**Given passage:**
During the year ended March 31, 2025, the Company incurred approximately $2,000,000 in acquisition costs to acquire various royalty interests in approximately 840 producing wells in Colorado, Louisiana, Montana, Nebraska, New Mexico, North and South Dakota, Texas, and Wyoming.

 

15. Oil and Gas Reserve Data (Unaudited)

 

The estimates of the Company’s proved oil and gas reserves, which are located entirely within the United States, were prepared in accordance with the generally accepted petroleum engineering and evaluation principles and definitions and guidelines established by the SEC. The estimates as of March 31, 2026 and 2025 were based on evaluations prepared by Russell K. Hall and Associates, Inc. The services provided by Russell K. Hall and Associates, Inc. are not audits of our reserves but instead consist of complete engineering evaluations of the respective properties. For more information about their evaluations performed, refer to the copy of their report filed as an exhibit to this Annual Report on Form 10-K. Management emphasizes that reserve estimates are inherently imprecise and that estimates of new discoveries are more imprecise than those of currently producing oil and natural gas properties. Accordingly, these estimates are expected to change as additional information becomes available in the future.

 

The following table presents the weighted-average first-day-of-the-month market prices used for oil and gas reserve preparation, based on SEC guidelines.

 

   March 31,     
   2026   2025   % Change 
Prices utilized in the reserve estimates before adjustments:               
Oil per Bbl  $59.79   $71.00    (16)%
Natural gas per MMBtu  $3.72   $2.44    52%

 

F-18
 

 

The Company’s total estimated proved reserves at March 31, 2026 were approximately 1.437 MMBOE, of which 46% was oil and 54% was natural gas.

 

Changes in Proved Reserves:

 

   Oil
(Bbls)
   Natural Gas
(Mcf)
 
Proved Developed and Undeveloped Reserves:          
As of April 1, 2024   791,000    4,537,000 
Revision of previous estimates   (132,000)   (71,000)
Purchase of minerals in place   40,000    221,000 
Extensions and discoveries   60,000    243,000 
Sales of minerals in place   -    - 
Production   (84,000)   (570,000)
As of March 31, 2025   675,000    4,360,000 
Revision of previous estimates   (106,000)   315,000 
Purchase of minerals in place   18,000    124,000 
Extensions and discoveries   155,000    557,000 
Sales of minerals in place   (1,000)   (3,000)
Production   (82,000)   (682,000)
As of March 31, 2026   659,000    4,671,000 

 

Proved developed reserves are those expected to be recovered through existing wells, equipment, and operating methods. Proved undeveloped reserves (“PUD”) are proved reserves that are expected to be recovered from new wells on undrilled acreage or from existing wells where a relatively major expenditure is required for recompletion within five years of the date of their initial recognition. Moreover, the Company may be required to write down its proved undeveloped reserves if the operators do not drill on the reserves within the required five-year timeframe. The reduction in proved undeveloped reserves was primarily attributable to properties in Lea County, New Mexico, due to changes in the timing of future development in wells in which we own a working interest. These interests are held by production and remain in place for future development.

 

Summary of Proved Developed and Undeveloped Reserves as of March 31, 2026 and 2025:

 

   Oil
(Bbls)
   Natural Gas
(Mcf)

**Raw data:**
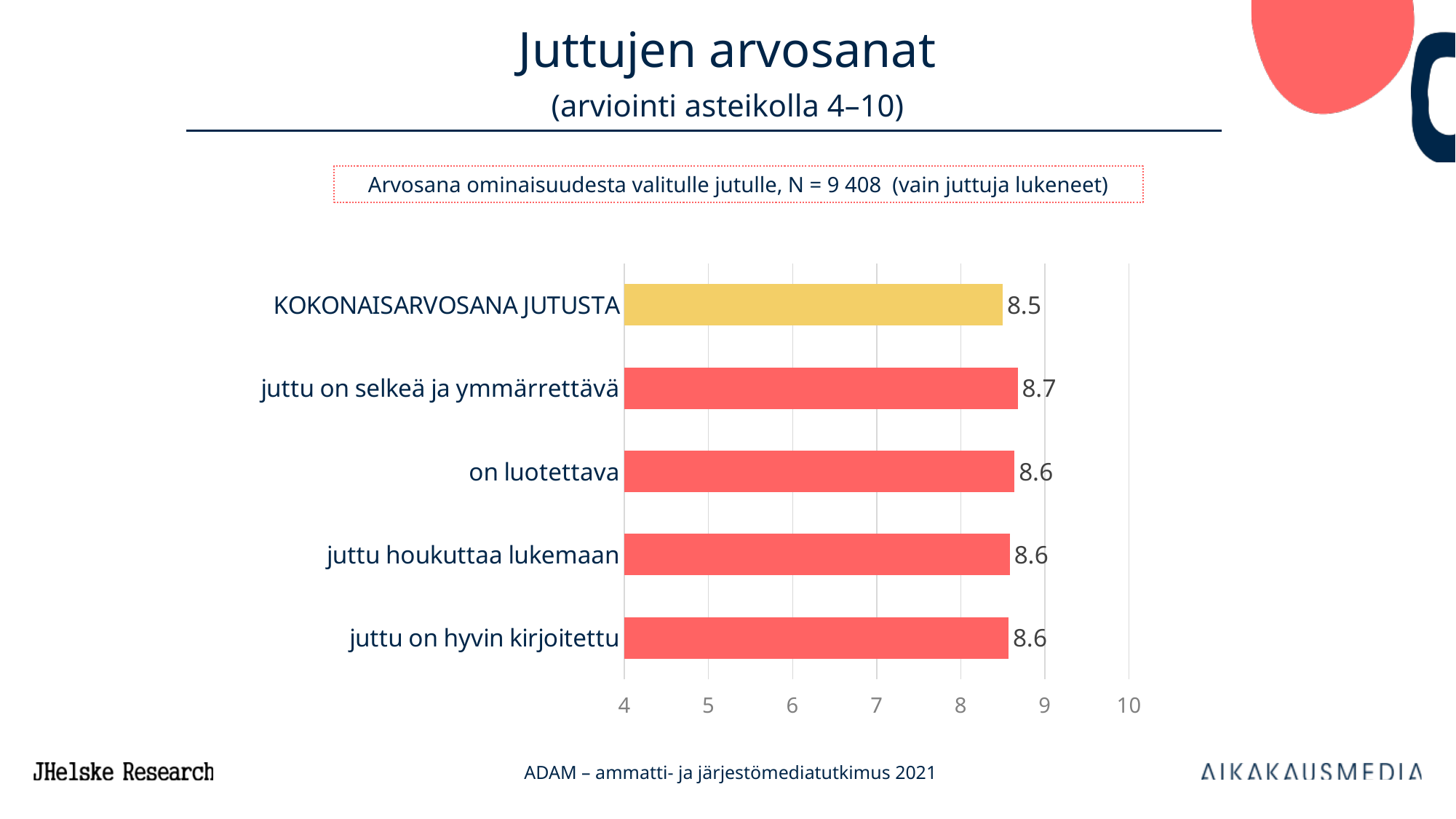
What is the value for "on luotettava"? 8.6 What is the title of the slide? Juttujen arvosanat How many categories are shown in the chart? 5 What is the value for "juttu on selkeä ja ymmärrettävä"? 8.7 What is the difference between the values for "juttu on selkeä ja ymmärrettävä" and "KOKONAISARVOSANA JUTUSTA"? 0.2 Which is larger, the value for "juttu on selkeä ja ymmärrettävä" or the value for "KOKONAISARVOSANA JUTUSTA"? juttu on selkeä ja ymmärrettävä What is the value for "juttu on hyvin kirjoitettu"? 8.6 Which category has the highest value? juttu on selkeä ja ymmärrettävä Is the value for "on luotettava" greater or less than 8? greater What kind of chart is shown on the slide? bar chart Which category has the lowest value? KOKONAISARVOSANA JUTUSTA What is the value for "KOKONAISARVOSANA JUTUSTA"? 8.5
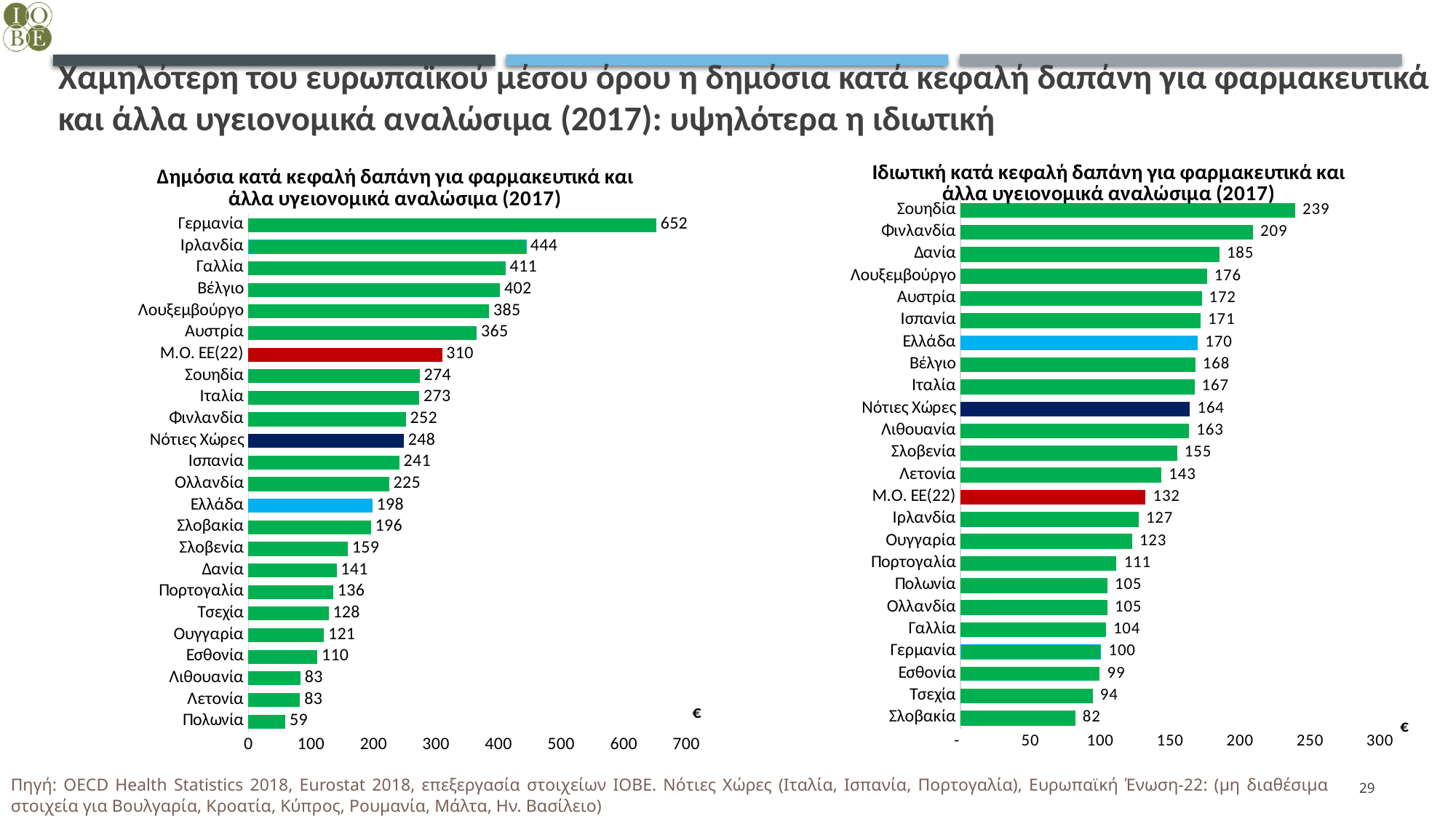
In the right chart (Ιδιωτική κατά κεφαλή δαπάνη), which is larger: Ελλάδα or Γερμανία? Ελλάδα In the right chart (Ιδιωτική κατά κεφαλή δαπάνη), what is the value for Μ.Ο. ΕΕ(22)? 132 What type of chart is the left chart (Δημόσια κατά κεφαλή δαπάνη)? Bar chart In the right chart (Ιδιωτική κατά κεφαλή δαπάνη), what is the value for Νότιες Χώρες? 164 In the left chart (Δημόσια κατά κεφαλή δαπάνη), how many bars are plotted? 24 In the left chart (Δημόσια κατά κεφαλή δαπάνη), what is the value for Ελλάδα? 198 In the left chart (Δημόσια κατά κεφαλή δαπάνη), what colour is the bar for Μ.Ο. ΕΕ(22)? Red In the right chart (Ιδιωτική κατά κεφαλή δαπάνη), what is the difference between Σουηδία and Σλοβακία? 157 In the left chart (Δημόσια κατά κεφαλή δαπάνη), which category has the lowest value? Πολωνία In the left chart (Δημόσια κατά κεφαλή δαπάνη), what is the value for Γερμανία? 652 In the right chart (Ιδιωτική κατά κεφαλή δαπάνη), which category has the highest value? Σουηδία In the left chart (Δημόσια κατά κεφαλή δαπάνη), what is the difference between Μ.Ο. ΕΕ(22) and Ελλάδα? 112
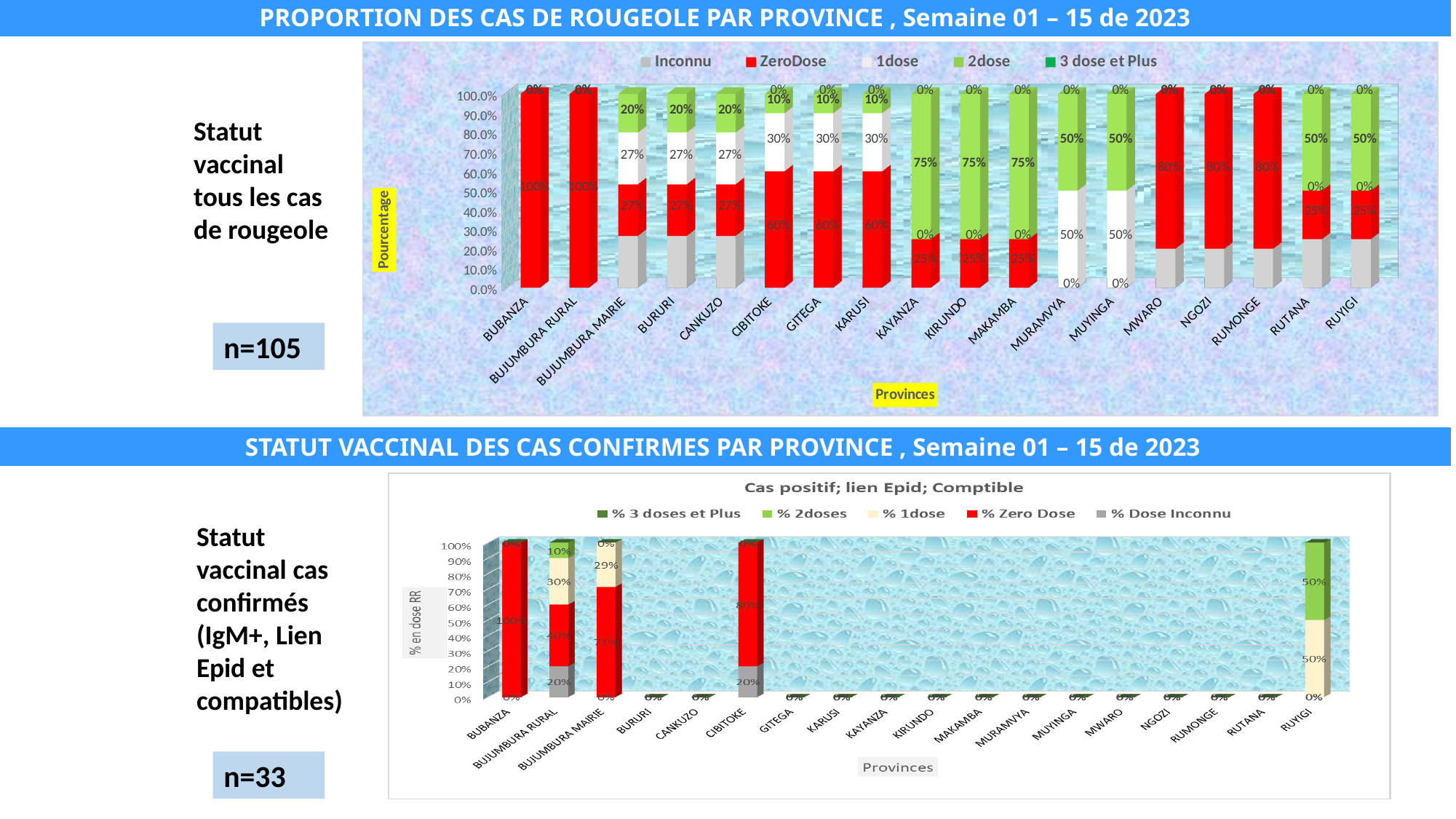
In the top chart (PROPORTION DES CAS DE ROUGEOLE PAR PROVINCE), what is the 2dose percentage for KAYANZA? 75% What kind of chart is the top chart (PROPORTION DES CAS DE ROUGEOLE PAR PROVINCE)? Stacked bar chart In the top chart (PROPORTION DES CAS DE ROUGEOLE PAR PROVINCE), which province has the larger ZeroDose share, CIBITOKE or KAYANZA? CIBITOKE In the bottom chart (Cas positif; lien Epid; Comptible), what is the % 1dose for BUJUMBURA RURAL? 30% In the bottom chart (Cas positif; lien Epid; Comptible), what is the % Dose Inconnu for CIBITOKE? 20% In the bottom chart (Cas positif; lien Epid; Comptible), what is the % 2doses for RUYIGI? 50% In the bottom chart (Cas positif; lien Epid; Comptible), what is the difference in % Zero Dose between BUJUMBURA MAIRIE and BUJUMBURA RURAL? 31% In the top chart (PROPORTION DES CAS DE ROUGEOLE PAR PROVINCE), what is the ZeroDose percentage for BUBANZA? 100% In the top chart (PROPORTION DES CAS DE ROUGEOLE PAR PROVINCE), what is the 1dose percentage for CIBITOKE? 30% In the top chart (PROPORTION DES CAS DE ROUGEOLE PAR PROVINCE), how many provinces are shown on the x axis? 18 In the bottom chart (Cas positif; lien Epid; Comptible), what is the % Zero Dose for BUJUMBURA MAIRIE? 71% In the top chart (PROPORTION DES CAS DE ROUGEOLE PAR PROVINCE), how many series does the legend list? 5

**Exercise requirements:**
A - Check each statement against the oil and gas reserves text and answer yes or no, quoting the words of the text that decide it: (i) The Company's proved reserves are located entirely within the United States. (ii) Russell K. Hall and Associates, Inc. performed audits of the Company's reserves. (iii) The reduction in proved undeveloped reserves came mainly from properties in Lea County, New Mexico.
B - Name every type of change shown in the "Changes in Proved Reserves" table of the oil and gas reserves text, leaving out the "As of" balance rows.
C - Please extend the oil and gas reserves text, picking up after its last line.
The data has no connection to the oil and gas reserves text.

**Answer section:**
A -
(i) Yes: "which are located entirely within the United States"
(ii) No: "are not audits of our reserves but instead consist of complete engineering evaluations of the respective properties"
(iii) Yes: "primarily attributable to properties in Lea County, New Mexico"

B -
Revision of previous estimates
Purchase of minerals in place
Extensions and discoveries
Sales of minerals in place
Production

C -
Proved Developed Reserves:          
As of April 1, 2024   444,610    3,566,240 
As of March 31, 2025   405,840    3,654,900 
As of March 31, 2026   462,780    4,204,610 
Proved Undeveloped Reserves:          
As of April 1, 2024   346,330    970,880 
As of March 31, 2025   269,000    704,810 
As of March 31, 2026   195,840    466,060 

 

At March 31, 2026, the Company reported estimated PUDs of 274 MBOE, which accounted for 19% of its total estimated proved oil and gas reserves. This figure primarily consists of a projected 62 new wells (221 MBOE) operated by others. Of these wells, 41 wells are planned to be drilled in fiscal 2027, 17 wells in fiscal 2029, and 4 wells in fiscal 2030. The cost of these projects is expected to be funded, to the extent possible, from existing cash balances, cash flow from operations, and bank borrowings. The remainder may be funded through non-core asset sales and/or sales of our common stock.

 

F-19
 

 

The following table discloses the Company’s progress toward the conversion of PUDs during fiscal 2026.

 

Progress of Converting Proved Undeveloped Reserves:

 

  

Oil & Natural Gas

(BOE)

  

Future

Development Costs

 
PUDs, beginning of year   386,462   $4,011,975 
Revision of previous estimates   (106,667)   (1,713,376)
Sales of reserves   -    - 
Conversions to PD reserves   (66,539)   (119,475)
Additional PUDs added   60,261    1,179,554 
PUDs, end of year   273,517   $3,358,678 

 

Estimated future net cash flows represent an estimate of future net revenues from the production of proved reserves using average prices for 2026 and 2025, along with estimates of the operating costs, production taxes, and future development costs necessary to produce such reserves. No deduction has been made for depreciation, depletion, or any indirect costs such as general corporate overhead or interest expense.

 

Operating costs and production taxes are estimated based on current costs with respect to producing oil and natural gas properties. Future development costs, including abandonment costs, are based on the best estimate of such costs assuming current economic and operating conditions. Estimated future development costs associated with the Company’s proved undeveloped properties through March 31, 2030 are $3,358,678.

 

Income tax expense is computed based on applying the appropriate statutory tax rate to the excess of future cash inflows less future production and development costs over the current tax basis of the properties involved, less applicable carryforwards.

 

The future net revenue information assumes no escalation of costs or prices, except for oil and natural gas sales made under contracts that include fixed and determinable escalation. Future costs and prices could significantly vary from current amounts and, accordingly, revisions in the future could be significant.

 

The SEC reporting rules require that year-end reserve estimates and related future net cash flows be calculated using the unweighted arithmetic average of the first-day-of-the-month market prices for oil and natural gas during the 12-month period and discounted at 10% per year and assuming continuation of existing economic and operating conditions. The average prices used for fiscal 2026 were $62.76 per bbl of oil and $2.24 per mcf of natural gas. The average prices used for fiscal 2025 were $73.79 per bbl of oil and $2.14 per mcf of natural gas.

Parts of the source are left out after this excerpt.